__YOUR OBJECTIVE__. Word for word, transcribe the data below from the line with "Finger spinner OTHER" to the line with "那个被低估的免费AI，帮我写完了专利、搞定了设计系统", keeping both of those lines.

__PROVIDED ENTRIES__.
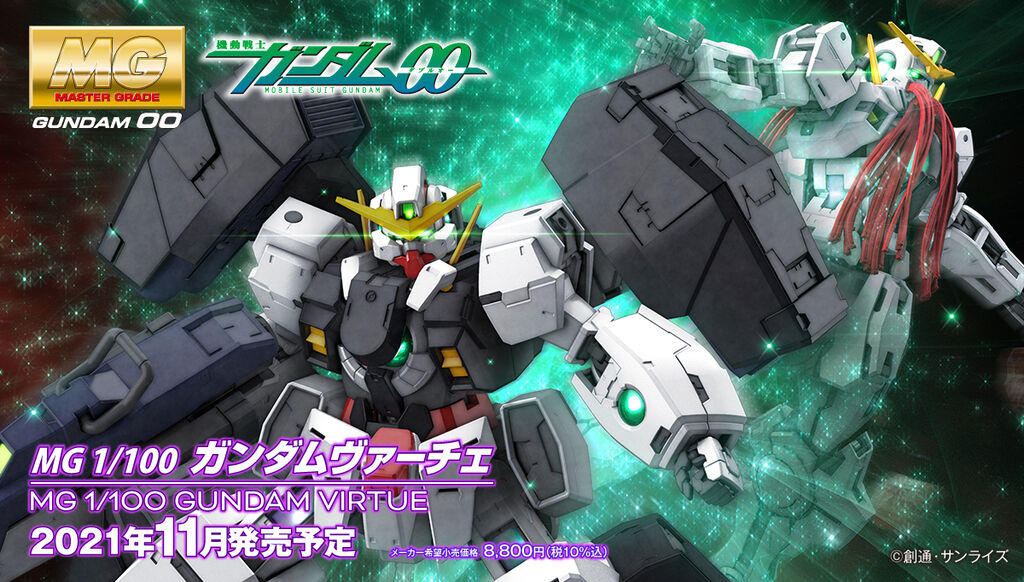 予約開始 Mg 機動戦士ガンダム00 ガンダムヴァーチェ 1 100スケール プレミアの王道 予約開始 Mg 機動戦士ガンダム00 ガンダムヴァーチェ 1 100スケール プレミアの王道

...

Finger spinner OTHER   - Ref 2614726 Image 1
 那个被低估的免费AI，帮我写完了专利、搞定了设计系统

__ANSWER__.
Finger spinner OTHER   - Ref 2614726 Image 1
 那个被低估的免费AI，帮我写完了专利、搞定了设计系统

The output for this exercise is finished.